Problem -> Render the following material again verbatim, leaving nothing out.

*** Raw data ***

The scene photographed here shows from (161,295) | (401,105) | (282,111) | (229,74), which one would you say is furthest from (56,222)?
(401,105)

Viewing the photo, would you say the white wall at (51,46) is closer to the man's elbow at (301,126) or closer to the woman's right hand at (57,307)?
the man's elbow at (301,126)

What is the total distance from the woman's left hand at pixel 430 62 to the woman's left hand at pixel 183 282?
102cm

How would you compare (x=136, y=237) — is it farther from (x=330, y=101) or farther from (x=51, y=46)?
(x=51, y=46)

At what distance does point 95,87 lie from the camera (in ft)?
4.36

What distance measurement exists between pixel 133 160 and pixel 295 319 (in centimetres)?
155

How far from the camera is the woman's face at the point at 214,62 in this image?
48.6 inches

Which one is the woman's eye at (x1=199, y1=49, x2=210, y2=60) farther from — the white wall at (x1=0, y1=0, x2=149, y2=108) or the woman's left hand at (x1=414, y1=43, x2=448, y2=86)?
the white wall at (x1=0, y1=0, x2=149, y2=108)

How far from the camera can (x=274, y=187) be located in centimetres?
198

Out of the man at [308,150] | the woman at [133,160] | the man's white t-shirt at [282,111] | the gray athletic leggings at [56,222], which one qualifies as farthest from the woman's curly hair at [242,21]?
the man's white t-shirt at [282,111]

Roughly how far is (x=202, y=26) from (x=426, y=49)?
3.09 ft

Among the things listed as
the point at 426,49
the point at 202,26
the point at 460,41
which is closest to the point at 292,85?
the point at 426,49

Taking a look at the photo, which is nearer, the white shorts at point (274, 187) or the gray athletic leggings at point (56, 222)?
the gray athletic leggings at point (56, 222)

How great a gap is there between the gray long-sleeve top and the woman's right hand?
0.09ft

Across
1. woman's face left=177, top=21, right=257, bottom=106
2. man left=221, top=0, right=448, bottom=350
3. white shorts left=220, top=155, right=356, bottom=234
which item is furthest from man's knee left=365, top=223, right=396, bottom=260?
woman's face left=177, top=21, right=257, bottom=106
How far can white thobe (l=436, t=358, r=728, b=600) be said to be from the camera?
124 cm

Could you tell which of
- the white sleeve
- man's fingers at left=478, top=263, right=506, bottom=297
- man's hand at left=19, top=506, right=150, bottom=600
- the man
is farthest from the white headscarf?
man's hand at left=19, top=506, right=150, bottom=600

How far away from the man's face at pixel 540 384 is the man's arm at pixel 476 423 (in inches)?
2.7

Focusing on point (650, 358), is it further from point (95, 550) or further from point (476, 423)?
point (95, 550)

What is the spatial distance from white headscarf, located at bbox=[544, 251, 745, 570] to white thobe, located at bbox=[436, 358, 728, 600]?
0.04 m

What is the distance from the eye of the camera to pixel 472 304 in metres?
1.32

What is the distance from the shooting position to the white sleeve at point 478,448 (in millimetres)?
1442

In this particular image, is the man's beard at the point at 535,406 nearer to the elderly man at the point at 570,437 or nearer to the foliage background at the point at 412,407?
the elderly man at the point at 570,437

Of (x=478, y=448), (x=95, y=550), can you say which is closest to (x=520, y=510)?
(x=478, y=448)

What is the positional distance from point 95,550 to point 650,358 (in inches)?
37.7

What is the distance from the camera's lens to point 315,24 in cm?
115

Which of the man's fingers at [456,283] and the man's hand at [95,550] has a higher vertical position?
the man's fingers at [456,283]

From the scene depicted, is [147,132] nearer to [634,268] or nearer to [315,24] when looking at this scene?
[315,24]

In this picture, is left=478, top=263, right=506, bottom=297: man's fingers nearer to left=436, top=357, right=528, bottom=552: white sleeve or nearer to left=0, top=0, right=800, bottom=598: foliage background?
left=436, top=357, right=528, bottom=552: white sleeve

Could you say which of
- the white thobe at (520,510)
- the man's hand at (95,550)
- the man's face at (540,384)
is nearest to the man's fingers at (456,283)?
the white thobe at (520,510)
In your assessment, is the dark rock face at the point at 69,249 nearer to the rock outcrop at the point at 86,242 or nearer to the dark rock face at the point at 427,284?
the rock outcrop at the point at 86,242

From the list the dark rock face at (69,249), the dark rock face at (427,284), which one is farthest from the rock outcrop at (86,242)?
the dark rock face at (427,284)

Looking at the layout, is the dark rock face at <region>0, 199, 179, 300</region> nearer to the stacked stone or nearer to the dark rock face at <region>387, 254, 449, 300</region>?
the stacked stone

***

Complete answer ->
The scene photographed here shows from (161,295) | (401,105) | (282,111) | (229,74), which one would you say is furthest from (56,222)?
(401,105)

Viewing the photo, would you say the white wall at (51,46) is closer to the man's elbow at (301,126) or closer to the woman's right hand at (57,307)?
the man's elbow at (301,126)

What is the total distance from the woman's left hand at pixel 430 62 to the woman's left hand at pixel 183 282?
102cm

How would you compare (x=136, y=237) — is it farther from (x=330, y=101) or farther from (x=51, y=46)?
(x=51, y=46)

At what distance does point 95,87 lie from the camera (in ft)?
4.36

What distance measurement exists between pixel 133 160 and pixel 295 319 (in centimetres)?
155

How far from the camera is the woman's face at the point at 214,62 in this image?
48.6 inches

Which one is the woman's eye at (x1=199, y1=49, x2=210, y2=60) farther from — the white wall at (x1=0, y1=0, x2=149, y2=108) or the woman's left hand at (x1=414, y1=43, x2=448, y2=86)?
the white wall at (x1=0, y1=0, x2=149, y2=108)

How far from the camera can (x=274, y=187) be located in centimetres?
198

Out of the man at [308,150] | the woman at [133,160] | the man's white t-shirt at [282,111] | the gray athletic leggings at [56,222], which one qualifies as farthest from the woman's curly hair at [242,21]?
the man's white t-shirt at [282,111]

Roughly how far is (x=202, y=26) from (x=426, y=49)?
3.09 ft

Among the things listed as
the point at 426,49
the point at 202,26
the point at 460,41
which is closest to the point at 292,85?
the point at 426,49

Taking a look at the photo, which is nearer, the white shorts at point (274, 187) or the gray athletic leggings at point (56, 222)?
the gray athletic leggings at point (56, 222)

How great a gap is there between the gray long-sleeve top and the woman's right hand?
0.09ft

Across
1. woman's face left=177, top=21, right=257, bottom=106
2. man left=221, top=0, right=448, bottom=350
3. white shorts left=220, top=155, right=356, bottom=234
which item is furthest from man's knee left=365, top=223, right=396, bottom=260?
woman's face left=177, top=21, right=257, bottom=106
How far can white thobe (l=436, t=358, r=728, b=600) be said to be from the camera?
124 cm

Could you tell which of
- the white sleeve
- man's fingers at left=478, top=263, right=506, bottom=297
- man's hand at left=19, top=506, right=150, bottom=600
- the man
is farthest from the white headscarf?
man's hand at left=19, top=506, right=150, bottom=600

How far away from the man's face at pixel 540 384 is the man's arm at pixel 476 423 (in inches)?
2.7

Focusing on point (650, 358), is it further from point (95, 550) or further from point (476, 423)?
point (95, 550)

What is the spatial distance from white headscarf, located at bbox=[544, 251, 745, 570] to white thobe, located at bbox=[436, 358, 728, 600]?
0.04 m

What is the distance from the eye of the camera to pixel 472 304 in metres?
1.32

What is the distance from the shooting position to the white sleeve at point 478,448 (in millimetres)?
1442

In this particular image, is the man's beard at the point at 535,406 nearer to the elderly man at the point at 570,437 or nearer to the foliage background at the point at 412,407?
the elderly man at the point at 570,437

Of (x=478, y=448), (x=95, y=550), can you say which is closest to (x=520, y=510)?
(x=478, y=448)

What is the positional distance from point 95,550 to point 650,358 (in inches)?
37.7

What is the distance from the camera's lens to point 315,24 in cm?
115

Which of the man's fingers at [456,283] and the man's hand at [95,550] has a higher vertical position?
the man's fingers at [456,283]

From the scene depicted, is [147,132] nearer to [634,268] or nearer to [315,24] when looking at this scene?
[315,24]

In this picture, is left=478, top=263, right=506, bottom=297: man's fingers nearer to left=436, top=357, right=528, bottom=552: white sleeve or nearer to left=0, top=0, right=800, bottom=598: foliage background?
left=436, top=357, right=528, bottom=552: white sleeve

Could you say which of
- the white thobe at (520,510)
- the man's hand at (95,550)
- the man's face at (540,384)
is nearest to the man's fingers at (456,283)?
the white thobe at (520,510)
In your assessment, is the dark rock face at the point at 69,249 nearer to the rock outcrop at the point at 86,242 or nearer to the dark rock face at the point at 427,284?
the rock outcrop at the point at 86,242

From the list the dark rock face at (69,249), the dark rock face at (427,284), which one is farthest from the rock outcrop at (86,242)?
the dark rock face at (427,284)

Looking at the layout, is the dark rock face at <region>0, 199, 179, 300</region> nearer to the stacked stone or nearer to the dark rock face at <region>387, 254, 449, 300</region>?
the stacked stone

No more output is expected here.